De quoi parle l’étude : la méthodologie Gallup
Qui : Gallup – l’une des plus grandes entreprises de recherche, active depuis 1935
Quand : Données recueillies en mai 2025
Échelle : Échantillon représentatif d’adultes américains
Méthode : Entretiens téléphoniques et en ligne
Focus : Pas seulement « utilisez-vous l’IA », mais à quelle fréquence, pour quoi, dans quels secteurs, et votre organisation est-elle au courant.
C’est la quatrième grande étude que nous analysons, et ensemble elles dressent un tableau complet de l’usage de l’IA en 2025.
Les chiffres clés : une croissance progressive

Fréquence d’utilisation de l’IA : dynamique 2024–2025
| Indicateur | 2024 | 2025 | Variation |
|---|---|---|---|
| Au moins une fois par an | 40 % | 45 % | +5 pts |
| Chaque semaine | 19 % | 23 % | +4 pts |
| Chaque jour | 8 % | 10 % | +2 pts |
45 % des Américains utilisent désormais l’IA au moins une fois par an. Il y a un an, c’était 40 %. Le gain de 5 points de pourcentage représente 12,5 % de croissance relative. Cela semble bien, mais comparons avec le battage médiatique.
Contexte : ce que signifient ces chiffres
Usage hebdomadaire – 23 %. C’est un peu moins que ce que Stanford montrait pour l’usage professionnel (23 %), mais cela concorde. Gallup interrogeait sur l’usage global – à la maison et au travail. Stanford distinguait les deux.
Usage quotidien – seulement 10 %. À titre de comparaison, Wharton a montré que 46 % des top-managers utilisent l’IA chaque jour. L’écart est énorme : les dirigeants utilisent la technologie 4,6 fois plus activement que l’Américain moyen.
✅ Conclusion : L’IA n’est pas encore un outil de masse. La croissance est stable (+12,5 % en un an), mais la majorité de la population expérimente encore de manière épisodique, sans avoir intégré l’IA dans la routine quotidienne.
Connaissance de l’usage de l’IA dans l’organisation : seulement 37 %
Gallup a posé une question intéressante, absente des autres études : « Savez-vous si votre organisation a déployé ou utilise l’IA ? »

Seulement 37 % des employés savent que leur organisation a déployé l’IA. Cela alors que Wharton a montré que 74 % des entreprises placent l’IA dans leur top 3 des priorités et que 61 % ont nommé un Chief AI Officer.
Pourquoi un tel écart ?
1. Déploiement corporate vs visibilité pour les employés de base :
- Une entreprise a acheté Microsoft Copilot pour 4 000 salariés à 1,4 M$ par an
- Mais 63 % des employés n’ont pas remarqué ou n’ont pas compris qu’il s’agissait d’IA
- Utilisateurs réels : 47 personnes.
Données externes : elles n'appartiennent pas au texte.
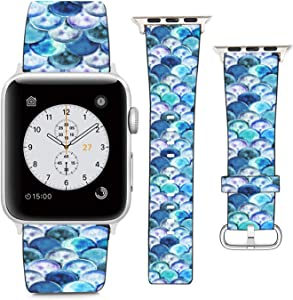 Compatible with Apple Watch Wristband 38mm 40mm, (Watercolor?Mermaid Scale Pattern) PU Leather Band Replacement Strap for iWatch Series 5 4 3 2 1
Plus d’une fois : 12
2. L’IA « sous le capot » :
- Une banque utilise l’IA pour le scoring crédit
- Mais le guichetier en agence n’en sait rien
3. Absence de communication :
- Le top-management déploie une stratégie IA
- Mais n’explique pas à l’équipe ce qui se passe
⚠️ Important : 74 % des entreprises considèrent l’IA comme une priorité, mais seulement 37 % des employés le savent. C’est un écart colossal de communication qui freine l’adoption.
Coupe sectorielle : technologies et finance en tête (comme toujours)
Gallup a analysé l’usage de l’IA par secteur, et les résultats coïncident parfaitement avec les conclusions de Wharton.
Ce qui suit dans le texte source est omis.